« Men Sana in corpore sano « Juvenal »

« L’enfant n’est pas un adulte en miniature, ce n’est pas un petit homme mais le petit de l’homme »

Le certificat de non contre indication à la pratique sportive

Il ne doit pas se limiter aux objectifs décrit ci-dessous ou à la délivrance rapide d’une autorisation. Nous ne devons pas ou plus accepter de certificat dit de « complaisance ». Le Médecin du sport occupe une place de choix en complémentarité avec ses confrères généralistes et spécialistes pour jouer un rôle d’information, de dépistage et participer à la prévention au sens le plus large du terme

Coureur

L’examen clinique

L’examen clinique, qu’il soit réalisé par le médecin du sport ou tout autre médecin se doit d’être complet et adapté tout en tenant compte du choix de l’activité voir, de ses avantages et de ses inconvénients ou contraintes (ESI, Comorbidité et adaptation, Surmenage liée à la durée, l’intensité, Technopathie…).

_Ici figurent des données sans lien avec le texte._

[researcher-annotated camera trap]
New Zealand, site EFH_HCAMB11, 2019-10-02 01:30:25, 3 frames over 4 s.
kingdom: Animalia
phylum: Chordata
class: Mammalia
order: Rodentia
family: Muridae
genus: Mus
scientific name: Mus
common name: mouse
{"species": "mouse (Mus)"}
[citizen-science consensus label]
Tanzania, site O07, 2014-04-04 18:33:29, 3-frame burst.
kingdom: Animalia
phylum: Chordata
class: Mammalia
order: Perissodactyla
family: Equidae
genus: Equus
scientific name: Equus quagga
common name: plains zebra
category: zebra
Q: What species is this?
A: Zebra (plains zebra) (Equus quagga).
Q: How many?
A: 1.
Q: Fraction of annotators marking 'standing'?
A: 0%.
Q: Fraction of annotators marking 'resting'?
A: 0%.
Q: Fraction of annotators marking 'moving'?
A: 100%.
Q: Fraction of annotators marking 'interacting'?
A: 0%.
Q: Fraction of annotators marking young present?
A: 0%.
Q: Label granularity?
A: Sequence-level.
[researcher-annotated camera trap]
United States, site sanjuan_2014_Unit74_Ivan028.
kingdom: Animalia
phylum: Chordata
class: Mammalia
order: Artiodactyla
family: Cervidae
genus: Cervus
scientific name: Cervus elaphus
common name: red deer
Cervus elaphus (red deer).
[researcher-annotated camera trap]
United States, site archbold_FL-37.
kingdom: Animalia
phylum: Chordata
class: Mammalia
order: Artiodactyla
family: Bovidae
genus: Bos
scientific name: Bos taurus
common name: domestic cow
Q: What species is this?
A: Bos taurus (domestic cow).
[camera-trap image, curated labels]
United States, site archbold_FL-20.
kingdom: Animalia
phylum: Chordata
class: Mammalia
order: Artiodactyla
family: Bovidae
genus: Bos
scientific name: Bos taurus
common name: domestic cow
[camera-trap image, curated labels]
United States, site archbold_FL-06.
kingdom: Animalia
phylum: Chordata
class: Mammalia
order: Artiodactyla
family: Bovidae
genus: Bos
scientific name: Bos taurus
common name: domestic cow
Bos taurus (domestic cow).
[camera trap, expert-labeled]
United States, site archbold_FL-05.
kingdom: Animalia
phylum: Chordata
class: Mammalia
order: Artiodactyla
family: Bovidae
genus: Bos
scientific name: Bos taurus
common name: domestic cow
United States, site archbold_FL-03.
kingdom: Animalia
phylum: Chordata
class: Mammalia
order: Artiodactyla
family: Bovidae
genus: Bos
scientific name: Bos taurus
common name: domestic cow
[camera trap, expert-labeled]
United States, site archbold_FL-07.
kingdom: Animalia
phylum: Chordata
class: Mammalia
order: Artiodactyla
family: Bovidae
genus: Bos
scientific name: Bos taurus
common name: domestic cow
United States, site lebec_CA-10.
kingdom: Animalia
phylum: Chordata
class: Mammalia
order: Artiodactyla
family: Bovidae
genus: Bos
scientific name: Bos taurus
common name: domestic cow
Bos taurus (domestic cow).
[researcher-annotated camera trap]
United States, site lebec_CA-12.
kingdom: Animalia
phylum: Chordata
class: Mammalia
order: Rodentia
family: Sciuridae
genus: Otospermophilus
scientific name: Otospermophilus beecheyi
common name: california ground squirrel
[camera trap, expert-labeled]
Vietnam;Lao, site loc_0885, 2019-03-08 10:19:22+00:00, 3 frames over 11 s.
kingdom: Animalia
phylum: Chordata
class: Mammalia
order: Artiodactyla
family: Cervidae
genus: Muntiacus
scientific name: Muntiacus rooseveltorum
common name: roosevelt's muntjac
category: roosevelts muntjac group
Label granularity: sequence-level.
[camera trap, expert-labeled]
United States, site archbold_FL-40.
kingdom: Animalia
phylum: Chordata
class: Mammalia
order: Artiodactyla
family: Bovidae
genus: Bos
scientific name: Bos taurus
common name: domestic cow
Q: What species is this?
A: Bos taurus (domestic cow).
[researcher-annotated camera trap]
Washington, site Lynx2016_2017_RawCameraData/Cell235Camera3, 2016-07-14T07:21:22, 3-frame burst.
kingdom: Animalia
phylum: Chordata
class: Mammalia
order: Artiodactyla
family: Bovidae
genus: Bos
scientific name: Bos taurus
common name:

Ce bilan se doit de respecter un temps pour l’interrogatoire ; Sport loisir ?, Sport compétition ?, (ATCD familiaux, personnels, sportifs), vérifier la couverture vaccinale (tenir compte des exigences réglementaires selon les fédérations sportives), le ou les traitements en cours (réglementation en matière de dopage…), Mode de vie (Activité professionnelle, Activité scolaire Cursus (Sport Etude, EPS…), Hydratation, Tabagisme, le cursus sportif, le type d’activité, les aspects quantitatifs et qualitatifs de l’entraînement hebdomadaire (horaires, échauffement, récupération…), la motivation, la performance)…

L’examen complémentaire

L’examen clinique appareil/appareil en sachant que les ¾ des problèmes se reportent sur l’appareil locomoteur, insister sur les appareils sollicités … Les examens complémentaires l’orientation ou non vers des spécialistes seront fonction non seulement de ce temps d’examen, tiendront compte de l’âge et ici aussi selon le respect des règles fédérales sachant que la plupart des associations sportives reconnues par les fédérations sont elles-mêmes pour la majorité reconnue par le Ministère de la Jeunesse et du Sport.

Nageur
Cyclisme

Médecine du sport et santé

A ce titre on ne peut qu’insister sur ce manque de reconnaissance de la Médecine du Sport de la part du Ministère. On peut se demander par ailleurs pourquoi les compagnies d’assurance pourtant impliquées au niveau des associations sportives (chaque adhérent paye une cotisation) ne soit pas plus exigeantes et participatives dans l’examen. Ne peut-on pas avec les instances de la Direction de la Santé comme pour un Accident du Travail, prévoir une obligation sur les feuilles de soins, d’apposer une case AS…pour accident sportif… Obliger ainsi les Compagnies d’Assurance à intervenir…que fait-on des déclarations des Accidents Sportifs.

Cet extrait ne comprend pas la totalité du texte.